‘Death medicine’ (or green soup)

I do not like broccoli. And I haven’t liked it since I was a little kid and my mother made me eat it. And I’m President of the United States and I’m not going to eat any more broccoli.
~ George Bush, U.S. President (1990)

What you see here, my dears, is version #16 (or so) of a concoction with humble, accidental (?) beginnings.

One memorable day last year, I found to my horror that my flatmate Matt had made us green soup for dinner.
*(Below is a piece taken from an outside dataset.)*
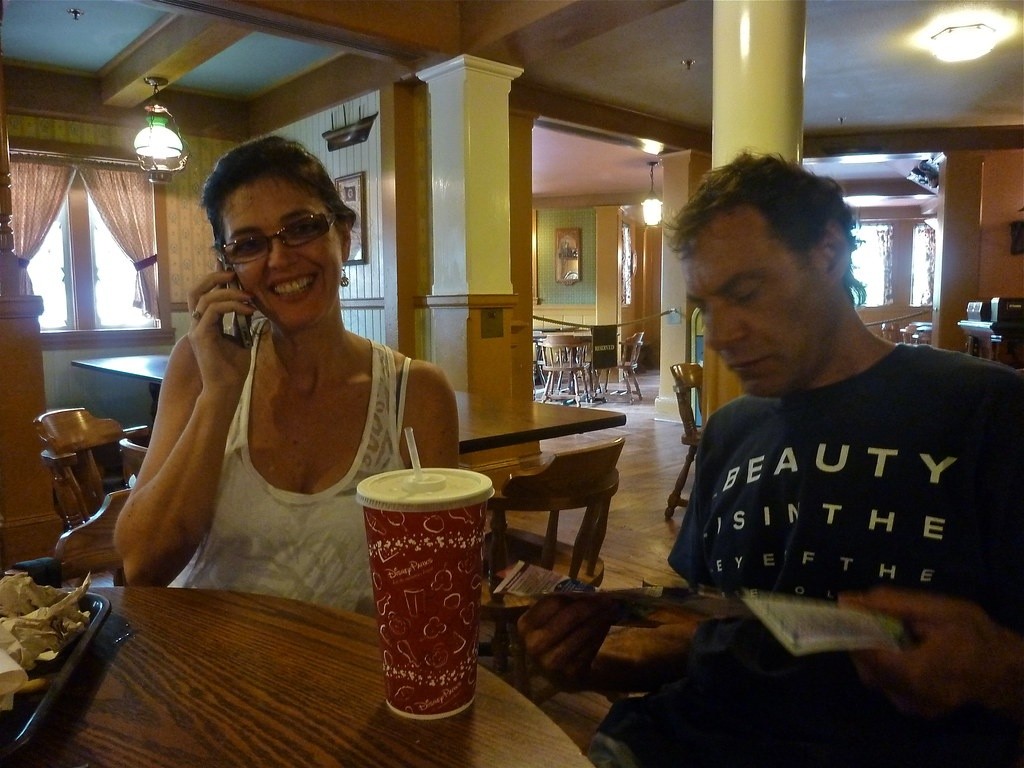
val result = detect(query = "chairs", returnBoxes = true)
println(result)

GREEN SOUP. I’ve had tasty colourful soups (like a blood-red champagne & watermelon soup in a vineyard once) before, but the sight of this gloopy, mossy, duck-poo coloured green gloop did not appeal to me at all… at first, anyway…

I remained doubtful even though Matt attributed this magic potion in part to a marvellous cauliflower amuse bouche we once had in a restaurant (flavourful and poignant, a bouquet of garlic and wonder which truly paved the way to an enjoyable dinner).

When I finally closed my eyes and lifted the glass to my lips… I found myself surprised to the point of glee… which just goes to show you should NEVER, EVER judge a book by its cover. Or a soup by its look. Whatever.

“Try everything at least once”, my mom always encouraged, and except for the odd occasion (eg. turtle soup, sea urchin and ostrich eggs), I have mostly emerged the better for it. Sometimes, especially when you least expect it, food can reach past your senses and surprise you with something akin to a happy dream.

Anyway, I had 2 little shot-glasses of it tonight when Matt made this particular version of what he has named ‘death medicine’… and I include the recipe below with his permission. He did not measure these exactly, but they should be pretty accurate.

    Ingredients:
    1/2 broccoli
    1 courgette
    1/2 cup sango sprouts (I hate this in salads but it is not bad in soup)
    1/3 cup unsweetened yoghurt
    1 tbsp cream cheese
    tuscan seasoning
    cajun spice
    black pepper
    truffle oil
    dill
    Method to Matt’s madness:
    Steam broccoli and courgette.
    When they are soft, pulse and blend them with any excess water (approximately 1/3 cup), sprouts, yoghurt, cream cheese, seasoning and spice until it becomes a nice creamy soup. Adjust ingredient quantities till you reach desired taste and consistency.
    Pour it into a glass and pour a tiny bit of truffle oil on the top before adding a small sprinkle of dill.
    Yields 2 servings.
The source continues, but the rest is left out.